Shares of multi-platform media group, Fairfax Media Limited (ASX: FXJ), have plummeted 5.2% on the back of a trading update issued earlier in the day.
At the Macquarie Australia Conference in Sydney, Fairfax CEO Greg Hywood said that during the period between 1 January 2015 and 26 April 2015 the company had achieved revenue growth of 1%, versus the same period last year.
"While this is pleasing, it is important to note that we continue to incur costs to take advantage of growth opportunities," Mr Hywood said.
In February 2015, Fairfax acquired the remaining 50% stake in Metro Media Publishing (MMP) and 100% of Macquarie Radio Network in April 2015. Both of these businesses were included in the 1% revenue growth result, however, the divestment of 96FM was excluded.
Fairfax's Metro Media, which houses the company's Domain business, increased revenue 7%. Despite publishing revenues falling 7%, the 54% surge in Domain's overall revenue (which included the benefit of the MMP and the Allhomes acquisition in October 2014) bolstered growth.
Australian Community Media, which includes rural and regional newspapers and digital services, saw revenues fall 8%, whilst revenue from the New Zealand business was up less than 0.5%.
Following the sale of 96FM and including just four weeks of the combined Macquarie Radio network, Fairfax's Radio business experienced revenue growth of 9%.
Should you buy Fairfax shares?
Since booking an 86% fall in half-year profit earlier in 2015, Fairfax has continued to transform its operations in response to the rapidly changing digital landscape. So far the jury appears to be out on whether it'll be a success.
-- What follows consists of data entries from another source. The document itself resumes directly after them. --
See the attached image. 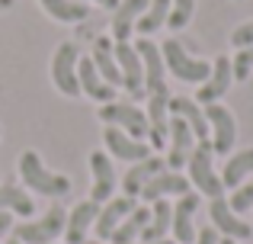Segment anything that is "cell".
I'll return each mask as SVG.
<instances>
[{
  "label": "cell",
  "instance_id": "obj_18",
  "mask_svg": "<svg viewBox=\"0 0 253 244\" xmlns=\"http://www.w3.org/2000/svg\"><path fill=\"white\" fill-rule=\"evenodd\" d=\"M77 81H81V94L93 97V100H99V103L116 100V87H109V84L103 81V74L96 71L93 58H81V61H77Z\"/></svg>",
  "mask_w": 253,
  "mask_h": 244
},
{
  "label": "cell",
  "instance_id": "obj_11",
  "mask_svg": "<svg viewBox=\"0 0 253 244\" xmlns=\"http://www.w3.org/2000/svg\"><path fill=\"white\" fill-rule=\"evenodd\" d=\"M116 61H119V71H122V87L131 97H141L144 94V64H141V55L135 51V45L116 42Z\"/></svg>",
  "mask_w": 253,
  "mask_h": 244
},
{
  "label": "cell",
  "instance_id": "obj_9",
  "mask_svg": "<svg viewBox=\"0 0 253 244\" xmlns=\"http://www.w3.org/2000/svg\"><path fill=\"white\" fill-rule=\"evenodd\" d=\"M90 170H93V187H90V199L93 202H109L116 196V187H119V177H116V167H112L109 154L106 151H90Z\"/></svg>",
  "mask_w": 253,
  "mask_h": 244
},
{
  "label": "cell",
  "instance_id": "obj_7",
  "mask_svg": "<svg viewBox=\"0 0 253 244\" xmlns=\"http://www.w3.org/2000/svg\"><path fill=\"white\" fill-rule=\"evenodd\" d=\"M99 119L106 125L122 129L125 135L138 138V142L148 138V116H144V109H138L135 103H103V106H99Z\"/></svg>",
  "mask_w": 253,
  "mask_h": 244
},
{
  "label": "cell",
  "instance_id": "obj_29",
  "mask_svg": "<svg viewBox=\"0 0 253 244\" xmlns=\"http://www.w3.org/2000/svg\"><path fill=\"white\" fill-rule=\"evenodd\" d=\"M32 209H36V202L29 193H23L13 183H0V212H16L26 219V215H32Z\"/></svg>",
  "mask_w": 253,
  "mask_h": 244
},
{
  "label": "cell",
  "instance_id": "obj_21",
  "mask_svg": "<svg viewBox=\"0 0 253 244\" xmlns=\"http://www.w3.org/2000/svg\"><path fill=\"white\" fill-rule=\"evenodd\" d=\"M167 167V161H164V157H144V161H138V164H131V170L128 174L122 177V190H125V196H131V199H135V196H141V190L148 187V180L154 174H161V170Z\"/></svg>",
  "mask_w": 253,
  "mask_h": 244
},
{
  "label": "cell",
  "instance_id": "obj_13",
  "mask_svg": "<svg viewBox=\"0 0 253 244\" xmlns=\"http://www.w3.org/2000/svg\"><path fill=\"white\" fill-rule=\"evenodd\" d=\"M103 142H106V151H109L112 157H119V161H131V164H138V161H144V157H151L148 142H138V138L125 135V132H122V129H116V125H106Z\"/></svg>",
  "mask_w": 253,
  "mask_h": 244
},
{
  "label": "cell",
  "instance_id": "obj_12",
  "mask_svg": "<svg viewBox=\"0 0 253 244\" xmlns=\"http://www.w3.org/2000/svg\"><path fill=\"white\" fill-rule=\"evenodd\" d=\"M196 212H199V193L189 190V193H183L179 202L173 206L170 232H173V241H176V244H192V241H196V225H192Z\"/></svg>",
  "mask_w": 253,
  "mask_h": 244
},
{
  "label": "cell",
  "instance_id": "obj_3",
  "mask_svg": "<svg viewBox=\"0 0 253 244\" xmlns=\"http://www.w3.org/2000/svg\"><path fill=\"white\" fill-rule=\"evenodd\" d=\"M135 51L141 55L144 64V94L148 100H161L170 103V87H167V68H164V58H161V45H154L151 39H138Z\"/></svg>",
  "mask_w": 253,
  "mask_h": 244
},
{
  "label": "cell",
  "instance_id": "obj_16",
  "mask_svg": "<svg viewBox=\"0 0 253 244\" xmlns=\"http://www.w3.org/2000/svg\"><path fill=\"white\" fill-rule=\"evenodd\" d=\"M209 215H211V225L224 235V238H234V241H247L250 238V222L237 219V212H231V206L224 202V196L209 202Z\"/></svg>",
  "mask_w": 253,
  "mask_h": 244
},
{
  "label": "cell",
  "instance_id": "obj_23",
  "mask_svg": "<svg viewBox=\"0 0 253 244\" xmlns=\"http://www.w3.org/2000/svg\"><path fill=\"white\" fill-rule=\"evenodd\" d=\"M148 10V0H122V3L116 6V19H112V36H116V42H128L131 29H135L138 16Z\"/></svg>",
  "mask_w": 253,
  "mask_h": 244
},
{
  "label": "cell",
  "instance_id": "obj_5",
  "mask_svg": "<svg viewBox=\"0 0 253 244\" xmlns=\"http://www.w3.org/2000/svg\"><path fill=\"white\" fill-rule=\"evenodd\" d=\"M64 222H68L64 206H51L39 222H23V225L10 228V232H13V238L23 241V244H51L58 235H64Z\"/></svg>",
  "mask_w": 253,
  "mask_h": 244
},
{
  "label": "cell",
  "instance_id": "obj_1",
  "mask_svg": "<svg viewBox=\"0 0 253 244\" xmlns=\"http://www.w3.org/2000/svg\"><path fill=\"white\" fill-rule=\"evenodd\" d=\"M19 177L29 190L42 196H51V199H61V196L71 193V177H61L55 170L45 167V161L39 157V151H23L19 157Z\"/></svg>",
  "mask_w": 253,
  "mask_h": 244
},
{
  "label": "cell",
  "instance_id": "obj_24",
  "mask_svg": "<svg viewBox=\"0 0 253 244\" xmlns=\"http://www.w3.org/2000/svg\"><path fill=\"white\" fill-rule=\"evenodd\" d=\"M148 222H151V209L148 206H135L128 215L122 219V225L112 232V244H135V238H141V232L148 228Z\"/></svg>",
  "mask_w": 253,
  "mask_h": 244
},
{
  "label": "cell",
  "instance_id": "obj_27",
  "mask_svg": "<svg viewBox=\"0 0 253 244\" xmlns=\"http://www.w3.org/2000/svg\"><path fill=\"white\" fill-rule=\"evenodd\" d=\"M39 3L58 23H81V19L90 16V6L81 3V0H39Z\"/></svg>",
  "mask_w": 253,
  "mask_h": 244
},
{
  "label": "cell",
  "instance_id": "obj_6",
  "mask_svg": "<svg viewBox=\"0 0 253 244\" xmlns=\"http://www.w3.org/2000/svg\"><path fill=\"white\" fill-rule=\"evenodd\" d=\"M77 61H81V51H77L74 42H61L55 49V58H51V81L61 90L64 97H81V81H77Z\"/></svg>",
  "mask_w": 253,
  "mask_h": 244
},
{
  "label": "cell",
  "instance_id": "obj_26",
  "mask_svg": "<svg viewBox=\"0 0 253 244\" xmlns=\"http://www.w3.org/2000/svg\"><path fill=\"white\" fill-rule=\"evenodd\" d=\"M170 222H173V206H170V202H164V199H157L154 206H151V222H148V228L141 232V241L144 244L164 241V238H167V232H170Z\"/></svg>",
  "mask_w": 253,
  "mask_h": 244
},
{
  "label": "cell",
  "instance_id": "obj_20",
  "mask_svg": "<svg viewBox=\"0 0 253 244\" xmlns=\"http://www.w3.org/2000/svg\"><path fill=\"white\" fill-rule=\"evenodd\" d=\"M96 215H99V202H93V199L77 202V206L71 209L68 222H64V238H68V244H84L90 225L96 222Z\"/></svg>",
  "mask_w": 253,
  "mask_h": 244
},
{
  "label": "cell",
  "instance_id": "obj_31",
  "mask_svg": "<svg viewBox=\"0 0 253 244\" xmlns=\"http://www.w3.org/2000/svg\"><path fill=\"white\" fill-rule=\"evenodd\" d=\"M231 212H250L253 209V183H241V187L234 190V196L228 199Z\"/></svg>",
  "mask_w": 253,
  "mask_h": 244
},
{
  "label": "cell",
  "instance_id": "obj_25",
  "mask_svg": "<svg viewBox=\"0 0 253 244\" xmlns=\"http://www.w3.org/2000/svg\"><path fill=\"white\" fill-rule=\"evenodd\" d=\"M253 174V148H244V151H234L224 164V174H221V183L224 190H237L244 183V177Z\"/></svg>",
  "mask_w": 253,
  "mask_h": 244
},
{
  "label": "cell",
  "instance_id": "obj_32",
  "mask_svg": "<svg viewBox=\"0 0 253 244\" xmlns=\"http://www.w3.org/2000/svg\"><path fill=\"white\" fill-rule=\"evenodd\" d=\"M231 71H234V81H247L253 71V45L250 49H237V58L231 61Z\"/></svg>",
  "mask_w": 253,
  "mask_h": 244
},
{
  "label": "cell",
  "instance_id": "obj_30",
  "mask_svg": "<svg viewBox=\"0 0 253 244\" xmlns=\"http://www.w3.org/2000/svg\"><path fill=\"white\" fill-rule=\"evenodd\" d=\"M192 13H196V0H170V16H167L170 32H176V29H183V26H189Z\"/></svg>",
  "mask_w": 253,
  "mask_h": 244
},
{
  "label": "cell",
  "instance_id": "obj_10",
  "mask_svg": "<svg viewBox=\"0 0 253 244\" xmlns=\"http://www.w3.org/2000/svg\"><path fill=\"white\" fill-rule=\"evenodd\" d=\"M234 84V71H231V58L228 55H218L215 64H211V74L205 84H199V97H192V100L199 103V106H209V103H218L224 94H228V87Z\"/></svg>",
  "mask_w": 253,
  "mask_h": 244
},
{
  "label": "cell",
  "instance_id": "obj_22",
  "mask_svg": "<svg viewBox=\"0 0 253 244\" xmlns=\"http://www.w3.org/2000/svg\"><path fill=\"white\" fill-rule=\"evenodd\" d=\"M93 64H96V71L103 74V81L109 84V87H122V71H119V61H116V45L109 42V39L99 36L96 45H93Z\"/></svg>",
  "mask_w": 253,
  "mask_h": 244
},
{
  "label": "cell",
  "instance_id": "obj_34",
  "mask_svg": "<svg viewBox=\"0 0 253 244\" xmlns=\"http://www.w3.org/2000/svg\"><path fill=\"white\" fill-rule=\"evenodd\" d=\"M196 238H199V244H218V241H221V238H218V228H202Z\"/></svg>",
  "mask_w": 253,
  "mask_h": 244
},
{
  "label": "cell",
  "instance_id": "obj_4",
  "mask_svg": "<svg viewBox=\"0 0 253 244\" xmlns=\"http://www.w3.org/2000/svg\"><path fill=\"white\" fill-rule=\"evenodd\" d=\"M211 142H196V148H192L189 154V183L199 190V193H205L209 199H218V196H224V183H221V174H215V167H211Z\"/></svg>",
  "mask_w": 253,
  "mask_h": 244
},
{
  "label": "cell",
  "instance_id": "obj_15",
  "mask_svg": "<svg viewBox=\"0 0 253 244\" xmlns=\"http://www.w3.org/2000/svg\"><path fill=\"white\" fill-rule=\"evenodd\" d=\"M167 145H170L167 167L170 170H179L186 161H189L192 148H196V135H192V129L179 119V116H170V138H167Z\"/></svg>",
  "mask_w": 253,
  "mask_h": 244
},
{
  "label": "cell",
  "instance_id": "obj_2",
  "mask_svg": "<svg viewBox=\"0 0 253 244\" xmlns=\"http://www.w3.org/2000/svg\"><path fill=\"white\" fill-rule=\"evenodd\" d=\"M161 58H164V68H167L173 77L186 81V84H205L209 74H211V64H205L202 58H192L189 51L183 49V42H176L173 36L161 45Z\"/></svg>",
  "mask_w": 253,
  "mask_h": 244
},
{
  "label": "cell",
  "instance_id": "obj_39",
  "mask_svg": "<svg viewBox=\"0 0 253 244\" xmlns=\"http://www.w3.org/2000/svg\"><path fill=\"white\" fill-rule=\"evenodd\" d=\"M154 244H173V241H167V238H164V241H154Z\"/></svg>",
  "mask_w": 253,
  "mask_h": 244
},
{
  "label": "cell",
  "instance_id": "obj_17",
  "mask_svg": "<svg viewBox=\"0 0 253 244\" xmlns=\"http://www.w3.org/2000/svg\"><path fill=\"white\" fill-rule=\"evenodd\" d=\"M131 209H135V199H131V196H112L109 202H103L96 222H93V225H96V241H109L112 232L122 225V219Z\"/></svg>",
  "mask_w": 253,
  "mask_h": 244
},
{
  "label": "cell",
  "instance_id": "obj_40",
  "mask_svg": "<svg viewBox=\"0 0 253 244\" xmlns=\"http://www.w3.org/2000/svg\"><path fill=\"white\" fill-rule=\"evenodd\" d=\"M84 244H103V241H84Z\"/></svg>",
  "mask_w": 253,
  "mask_h": 244
},
{
  "label": "cell",
  "instance_id": "obj_38",
  "mask_svg": "<svg viewBox=\"0 0 253 244\" xmlns=\"http://www.w3.org/2000/svg\"><path fill=\"white\" fill-rule=\"evenodd\" d=\"M6 244H23V241H16V238H10V241H6Z\"/></svg>",
  "mask_w": 253,
  "mask_h": 244
},
{
  "label": "cell",
  "instance_id": "obj_14",
  "mask_svg": "<svg viewBox=\"0 0 253 244\" xmlns=\"http://www.w3.org/2000/svg\"><path fill=\"white\" fill-rule=\"evenodd\" d=\"M189 190H192L189 177H183L179 170L164 167L161 174H154L148 180V187L141 190V199L144 202H157V199H164V196H183V193H189Z\"/></svg>",
  "mask_w": 253,
  "mask_h": 244
},
{
  "label": "cell",
  "instance_id": "obj_28",
  "mask_svg": "<svg viewBox=\"0 0 253 244\" xmlns=\"http://www.w3.org/2000/svg\"><path fill=\"white\" fill-rule=\"evenodd\" d=\"M167 16H170V0H148V10L138 16L135 29L141 32L144 39H151L161 26H167Z\"/></svg>",
  "mask_w": 253,
  "mask_h": 244
},
{
  "label": "cell",
  "instance_id": "obj_33",
  "mask_svg": "<svg viewBox=\"0 0 253 244\" xmlns=\"http://www.w3.org/2000/svg\"><path fill=\"white\" fill-rule=\"evenodd\" d=\"M231 45H234V49H250L253 45V19L241 23L234 32H231Z\"/></svg>",
  "mask_w": 253,
  "mask_h": 244
},
{
  "label": "cell",
  "instance_id": "obj_8",
  "mask_svg": "<svg viewBox=\"0 0 253 244\" xmlns=\"http://www.w3.org/2000/svg\"><path fill=\"white\" fill-rule=\"evenodd\" d=\"M205 119H209V135H211V151L215 154H228L234 151V142H237V122H234V113L221 103H209L205 109Z\"/></svg>",
  "mask_w": 253,
  "mask_h": 244
},
{
  "label": "cell",
  "instance_id": "obj_37",
  "mask_svg": "<svg viewBox=\"0 0 253 244\" xmlns=\"http://www.w3.org/2000/svg\"><path fill=\"white\" fill-rule=\"evenodd\" d=\"M218 244H237V241H234V238H221Z\"/></svg>",
  "mask_w": 253,
  "mask_h": 244
},
{
  "label": "cell",
  "instance_id": "obj_35",
  "mask_svg": "<svg viewBox=\"0 0 253 244\" xmlns=\"http://www.w3.org/2000/svg\"><path fill=\"white\" fill-rule=\"evenodd\" d=\"M10 228H13V215L10 212H0V235L10 232Z\"/></svg>",
  "mask_w": 253,
  "mask_h": 244
},
{
  "label": "cell",
  "instance_id": "obj_36",
  "mask_svg": "<svg viewBox=\"0 0 253 244\" xmlns=\"http://www.w3.org/2000/svg\"><path fill=\"white\" fill-rule=\"evenodd\" d=\"M81 3H86V0H81ZM96 3H99V6H106V10H116L122 0H96Z\"/></svg>",
  "mask_w": 253,
  "mask_h": 244
},
{
  "label": "cell",
  "instance_id": "obj_19",
  "mask_svg": "<svg viewBox=\"0 0 253 244\" xmlns=\"http://www.w3.org/2000/svg\"><path fill=\"white\" fill-rule=\"evenodd\" d=\"M170 116H179L186 125L192 129L196 142H209V119H205V109L199 106L192 97H173L170 100Z\"/></svg>",
  "mask_w": 253,
  "mask_h": 244
}]
</instances>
Whilst investors are likely attracted to Fairfax's Domain property listing business, which is looking to emulate the success of REA Group Limited (ASX: REA), it's important to consider how this fits with the rest of the group. In time shares of Fairfax may prove to be a bargain, however, I'm happy to watch it from the sidelines for now. At least until we can get a better gauge on the success of its turnaround strategy.